NAME
WWW::Mechanize::Plugin::DOM - HTML Document Object Model plugin for Mech
VERSION
0.003 (alpha)
SYNOPSIS
use WWW::Mechanize;
my $m = new WWW::Mechanize;
$m->use_plugin('DOM',
script_handlers => {
default => \&script_handler,
qr/(?:^|\/)(?:x-)?javascript/ => \&script_handler,
},
event_attr_handlers => {
default => \&event_attr_handler,
qr/(?:^|\/)(?:x-)?javascript/ => \&event_attr_handler,
},
);
sub script_handler {
my($mech, $dom_tree, $code, $url, $line, $is_inline) = @_;
# ... code to run the script ...
}
sub event_attr_handler {
my($mech, $elem, $event_name, $code, $url, $line) = @_;
# ... code that returns a coderef ...
}
$m->plugin('DOM')->tree; # DOM tree for the current page
DESCRIPTION
This is a plugin for WWW::Mechanize that provides support for the HTML Document Object Model. This is a part of the WWW::Mechanize::Plugin::JavaScript distribution, but it can be used on its own.
USAGE
To enable this plugin, use Mech's use_plugin
method, as shown in the synopsis.
To access the DOM tree, use $mech->plugin('DOM')->tree
, which returns an HTML::DOM object.
You may provide a subroutine that runs an inline script like this:
$mech->use_plugin('DOM',
script_handlers => {
qr/.../ => sub { ... },
qr/.../ => sub { ... },
# etc
}
);
And a subroutine for turning HTML event attributes into subroutines, like this:
$mech->use_plugin('DOM',
event_attr_handlers => {
qr/.../ => sub { ... },
qr/.../ => sub { ... },
# etc
}
);
In both cases, the qr/.../
should be a regular expression that matches the scripting language to which the handler applies, or the string 'default'. The scripting language will be either a MIME type or the contents of the language
attribute if a script element's type
attribute is not present. The subroutine specified as the 'default' will be used if there is no handler for the scripting language in question or if there is no Content-Script-Type header and, for script_handlers
, the script element has no 'type' or 'language' attribute.
Each time you move to another page with WWW::Mechanize, a different copy of the DOM plugin object is created.
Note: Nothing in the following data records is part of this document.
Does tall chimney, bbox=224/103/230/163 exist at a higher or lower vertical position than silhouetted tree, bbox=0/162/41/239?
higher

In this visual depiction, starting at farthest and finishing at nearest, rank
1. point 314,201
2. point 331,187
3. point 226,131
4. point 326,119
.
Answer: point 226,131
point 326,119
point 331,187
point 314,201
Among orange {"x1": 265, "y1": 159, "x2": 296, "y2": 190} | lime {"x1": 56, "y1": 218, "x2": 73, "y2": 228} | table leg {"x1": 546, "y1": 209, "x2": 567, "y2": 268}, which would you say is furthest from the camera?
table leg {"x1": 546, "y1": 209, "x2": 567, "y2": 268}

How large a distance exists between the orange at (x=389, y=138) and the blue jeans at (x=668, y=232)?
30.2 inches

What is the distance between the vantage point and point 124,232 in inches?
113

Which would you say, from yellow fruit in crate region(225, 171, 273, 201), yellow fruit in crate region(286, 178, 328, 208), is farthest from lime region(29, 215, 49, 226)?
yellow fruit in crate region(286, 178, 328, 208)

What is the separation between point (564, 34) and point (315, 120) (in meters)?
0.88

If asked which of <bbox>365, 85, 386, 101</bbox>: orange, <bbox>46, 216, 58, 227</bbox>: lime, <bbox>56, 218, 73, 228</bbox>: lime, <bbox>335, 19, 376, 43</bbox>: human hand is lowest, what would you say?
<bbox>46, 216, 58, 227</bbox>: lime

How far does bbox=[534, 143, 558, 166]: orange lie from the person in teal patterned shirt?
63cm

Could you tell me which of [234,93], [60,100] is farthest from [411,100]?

So, if you must refer to it in a callback routine, don't use a closure, but get it from the $mech
object that is passed as the first argument.
The line number passed to an event attribute handler requires HTML::DOM 0.012 or higher. It will be undef
will lower versions.
PREREQUISITES
HTML::DOM 0.010 or later (0.012 or higher recommended)
The current stable release of WWW::Mechanize does not support plugins. See WWW::Mechanize::Plugin::JavaScript for more info.
BUGS
Event handlers like onload and onunload are not yet supported. Some events do not yet do everything they are supposed to; e.g., a link's
click
method does not go to the next page.This plugin does not yet provide WWW::Mechanize with all the necessary callback routines (for
extract_images
, etc.).Currently, external scripts referenced within a page are always read as Latin-1. This will be fixed.